Тогда же к Тати обратился издатель Иноземцев, рассказавший о странной женщине, которая принесла ему двести с лишним страниц прозы, принадлежавшей перу Николаши. Тати отправила меня к этой Ирине. Она оказалась любовницей Николаши. Эта одинокая дама, побитая жизнью, испитая и взбалмошная, больше двадцати лет хранила рукописи, с которыми готова была расстаться на определенных условиях. Переговоры с нею отнимали немало времени и сил: то она требовала несусветных денег, то хотела, чтобы книгу предварял очерк, в котором она собиралась рассказать о своих отношениях с Николашей – она называла его «возлюбленным», а то и вовсе несла вздор о сыне, прижитом от Николая, хотя ее ребенку было всего пять лет…
Тати участвовала только в составлении издательского договора, а вся подготовка четырехтомника к печати легла на меня: я вычитывал и сверял рукописи, держал корректуры, обсуждал с художниками макет, шрифты и обложку. Возвращаясь вечером на Жукову Гору, я докладывал хозяйке о работе, наскоро ужинал в кухне, заводил будильник и ложился спать.
Понятно, что Ольгу я видел мельком и о ее жизни в осорьинском доме знал мало.
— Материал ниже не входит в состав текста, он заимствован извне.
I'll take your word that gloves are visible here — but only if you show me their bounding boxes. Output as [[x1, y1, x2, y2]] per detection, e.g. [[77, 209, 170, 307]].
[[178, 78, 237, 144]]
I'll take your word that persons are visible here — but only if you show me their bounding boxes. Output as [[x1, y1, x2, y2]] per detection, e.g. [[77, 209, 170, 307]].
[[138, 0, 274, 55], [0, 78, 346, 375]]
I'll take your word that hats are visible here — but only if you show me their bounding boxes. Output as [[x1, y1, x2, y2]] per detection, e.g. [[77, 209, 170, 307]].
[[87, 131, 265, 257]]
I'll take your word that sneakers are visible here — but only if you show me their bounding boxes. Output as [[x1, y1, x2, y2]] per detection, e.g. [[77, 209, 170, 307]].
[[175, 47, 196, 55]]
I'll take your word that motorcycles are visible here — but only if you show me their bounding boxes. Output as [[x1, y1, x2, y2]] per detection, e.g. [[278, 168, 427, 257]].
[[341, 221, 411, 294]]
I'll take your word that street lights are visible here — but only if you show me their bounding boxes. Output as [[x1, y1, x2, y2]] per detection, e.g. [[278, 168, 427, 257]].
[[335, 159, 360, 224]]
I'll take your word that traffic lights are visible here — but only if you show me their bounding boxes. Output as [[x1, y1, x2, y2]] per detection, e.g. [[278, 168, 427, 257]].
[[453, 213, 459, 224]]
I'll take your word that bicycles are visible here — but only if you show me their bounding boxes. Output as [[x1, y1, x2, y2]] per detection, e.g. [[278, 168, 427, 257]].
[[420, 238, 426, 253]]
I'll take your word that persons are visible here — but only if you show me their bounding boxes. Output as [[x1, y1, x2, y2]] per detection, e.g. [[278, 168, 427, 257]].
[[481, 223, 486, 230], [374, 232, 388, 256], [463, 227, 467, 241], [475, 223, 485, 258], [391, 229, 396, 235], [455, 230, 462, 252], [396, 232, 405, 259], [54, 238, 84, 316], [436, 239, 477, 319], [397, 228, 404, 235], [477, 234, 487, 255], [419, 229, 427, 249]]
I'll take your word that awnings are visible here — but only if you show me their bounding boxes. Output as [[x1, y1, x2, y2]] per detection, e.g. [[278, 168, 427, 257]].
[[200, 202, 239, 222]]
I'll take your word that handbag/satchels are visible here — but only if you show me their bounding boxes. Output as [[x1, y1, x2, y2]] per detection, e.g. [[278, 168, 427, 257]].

Но чувствовал: здесь происходит что-то необычное, непонятное, какие-то атмосферные изменения, вызванные – в этом не было сомнений – именно Ольгой Шварц.
Вернувшись поздно вечером в понедельник на Жукову Гору, я застал в гостиной веселую компанию: Борис наигрывал что-то джазовое на рояле, Илья разглагольствовал, разливая вино по бокалам, раскрасневшийся Лерик пытался перекричать его, Лиза хохотала, откинувшись на спинку кресла, а Ольга в трусиках и лифчике изображала стриптизершу у шеста, то есть у метлы, принесенной Ксенией, – она тоже была там и не отрывала взгляда от Ольги.
В будние дни Борис, Илья и Лиза обычно ночевали в Москве, и нужны были веские причины, чтобы заставить их в понедельник вечером вернуться на Жукову Гору. Но это еще ничего, а вот Лиза – Лиза напугала меня по-настоящему: она и улыбалась-то редко, а хохочущей я не видел ее никогда.